For as long as Patrick Nehoda has been alive, people have used words like “taciturn” and “melancholy” to describe his disposition. “I was that 4-year-old who people would call an old soul,” the Franklin-residing singer-songwriter-guitarist, now 39, tells the Scene.
But Anyways…, the debut from Nehoda and his three-piece band — also called Nehoda — distills a lifetime of resilience into nine rugged songs. It’s out Friday, Oct. 2, with a ticketed, socially distanced record-release party Saturday, Oct. 10, at Dee’s Country Cocktail Lounge in Madison.

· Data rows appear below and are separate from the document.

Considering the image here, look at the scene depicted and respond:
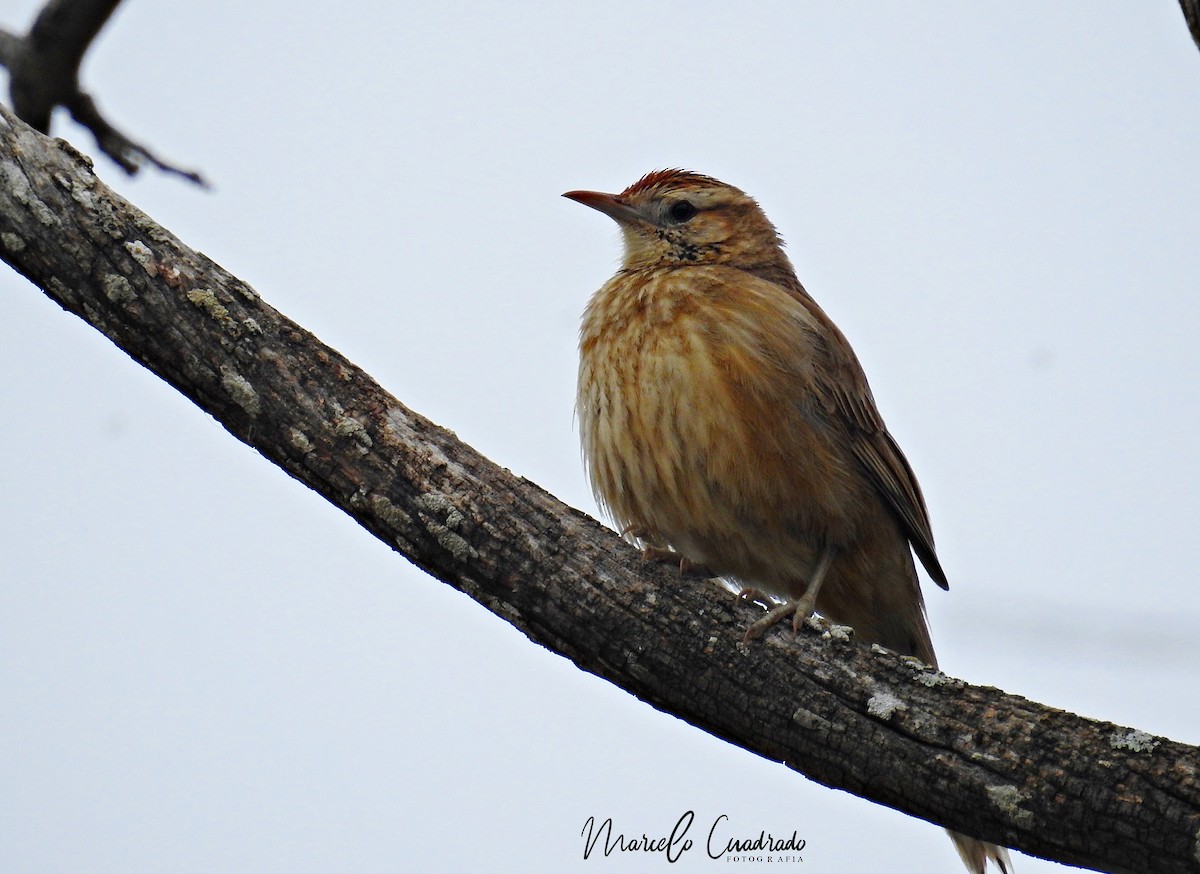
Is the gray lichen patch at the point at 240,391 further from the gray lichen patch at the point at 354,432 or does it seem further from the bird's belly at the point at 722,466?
the bird's belly at the point at 722,466

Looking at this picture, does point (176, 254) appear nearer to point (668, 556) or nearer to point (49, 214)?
point (49, 214)

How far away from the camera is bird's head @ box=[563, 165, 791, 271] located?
19.9 feet

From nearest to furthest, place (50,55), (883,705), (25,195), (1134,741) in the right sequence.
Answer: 1. (1134,741)
2. (883,705)
3. (25,195)
4. (50,55)

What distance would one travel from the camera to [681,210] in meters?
6.20

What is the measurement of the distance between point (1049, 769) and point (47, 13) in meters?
4.74

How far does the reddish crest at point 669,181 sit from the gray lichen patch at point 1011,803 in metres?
3.60

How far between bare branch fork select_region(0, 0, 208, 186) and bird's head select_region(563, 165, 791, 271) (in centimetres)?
234

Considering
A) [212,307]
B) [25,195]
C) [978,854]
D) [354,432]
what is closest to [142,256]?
[212,307]

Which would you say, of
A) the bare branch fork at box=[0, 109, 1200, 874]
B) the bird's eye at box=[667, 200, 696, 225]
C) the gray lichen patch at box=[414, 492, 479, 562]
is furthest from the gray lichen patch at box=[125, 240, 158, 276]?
the bird's eye at box=[667, 200, 696, 225]

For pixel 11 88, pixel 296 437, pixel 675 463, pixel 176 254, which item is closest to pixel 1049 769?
pixel 675 463

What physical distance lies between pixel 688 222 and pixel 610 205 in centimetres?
42

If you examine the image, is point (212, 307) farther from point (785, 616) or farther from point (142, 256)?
point (785, 616)

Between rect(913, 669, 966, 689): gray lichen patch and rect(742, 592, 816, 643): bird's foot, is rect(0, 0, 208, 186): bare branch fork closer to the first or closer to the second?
rect(742, 592, 816, 643): bird's foot

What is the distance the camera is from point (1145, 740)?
3492mm
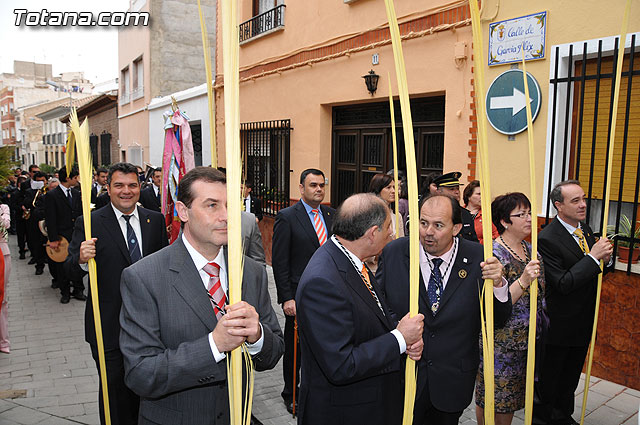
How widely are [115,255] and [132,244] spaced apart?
172 mm

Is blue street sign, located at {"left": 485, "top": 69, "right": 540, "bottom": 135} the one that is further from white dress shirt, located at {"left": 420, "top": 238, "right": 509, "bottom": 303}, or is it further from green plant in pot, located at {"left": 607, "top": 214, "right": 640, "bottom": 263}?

Nehoda cut his teeth playing in bands in his native Northern California, but at 23 he put music on hold to become a fireman and EMT. After a too-close call battling a wildland blaze in the state’s northeastern corner, he dug deep, weighing the risks and rewards of such noble yet dangerous work. He discussed his harrowing experience at length on a 2018 episode of Crash and Ride, Athens, Ga., drummer Patrick Ferguson’s podcast about musicians and mental health.
Nehoda left the fire department and the Golden State entirely. He landed in Seattle, where he worked at a guitar shop and met his fiancée Masha. In 2016, priced out by the city’s second tech boom, the couple relocated to Middle Tennessee with Nehoda’s father Kenneth and ailing mother Olive in tow.
“When my mom got sick, I stepped into the role of nurse,” Nehoda remembers. “It was 24/7 for 17 months, and I’d do it again in a heartbeat. But it wore me out.”
While caring for his mother up until her passing in March ’18, Nehoda wrote and recorded a solo album, Don’t Forget the Hat. Through the wonders of the internet, the album’s penultimate track, an eight-minute burner called “Devil’s Bitch,” caught the ear of a radio DJ in Gloucester, U.K. The station extended an invite to play its annual summer fest, and Nehoda made a much-deserved vacation of it. The gig went great, and he came home resolute to keep momentum alive.
Later that winter, Nehoda was onstage one night at Springwater, and Grayson Papa and Jeremy Gill were in the crowd. Papa (a bassist and recent arrival from Philly) and Gill (drummer for local psych crew Floridian Slim and bandleader in Kitchn) were both struck by the Californian’s imposing presence — he stands 6-foot-7 — and compelling songs.
“It was just him up there with a Les Paul and an amp, cranking it out solo, and it was awesome,” remembers Papa. Gill heard something “heavier and more grown-up than a lot of bands,” he says. “The feeling behind it, the timbre of his voice, the reality of the songs spoke to me. I was like, ‘Dude, you need drums.’ ”
The trio got together to play, and the chemistry was instant. They debuted at Springwater in March ’19, and went on to play some 50 to 70 shows over the next year. “We took every gig we could, sometimes three in a week,” Nehoda says. “We found our identity, for sure.”
In February, just before the COVID shutdown, Nehoda, Gill and Papa entered Sundog Recording Studio with producer Mike Esser and tracked 11 songs. Nine went on the album, and the other two on a 7-inch, “Dear Mr. President” backed with “Eternal Sunshine” (featured in the July edition of the Scene’s monthly overlooked-releases series). Both are issued via Nehoda’s own label, Olive Records.
“My mom was always my biggest fan, biggest supporter, best friend … so I just thought it was fitting,” Nehoda says of his label’s name. “When I’m down or feeling like I’m waiting on something, her words of encouragement [remind] me: ‘Fuck it, don’t wait, just do it.’ Even when it feels like the world is collapsing, [she’s] pushing me forward.”
Clocking in at a perfect LP-length 40 minutes, But Anyways… includes amped-up full-band versions of Nehoda solo songs like the angsty, bluesy opener “I Don’t Know” and flannel-flying rave-up “Shakey Pop.” There’s also headier newer material like the standout “Just Another Season,” a Southern Gothic murder ballad in the vein of Screamin’ Jay Hawkins’ “I Put a Spell on You.”
With little in the way of effects, solos or other excesses, But Anyways… is a moving, breathing band-in-a-room rock record, the likes of which you don’t hear often these days.
You could call it the work of an old soul.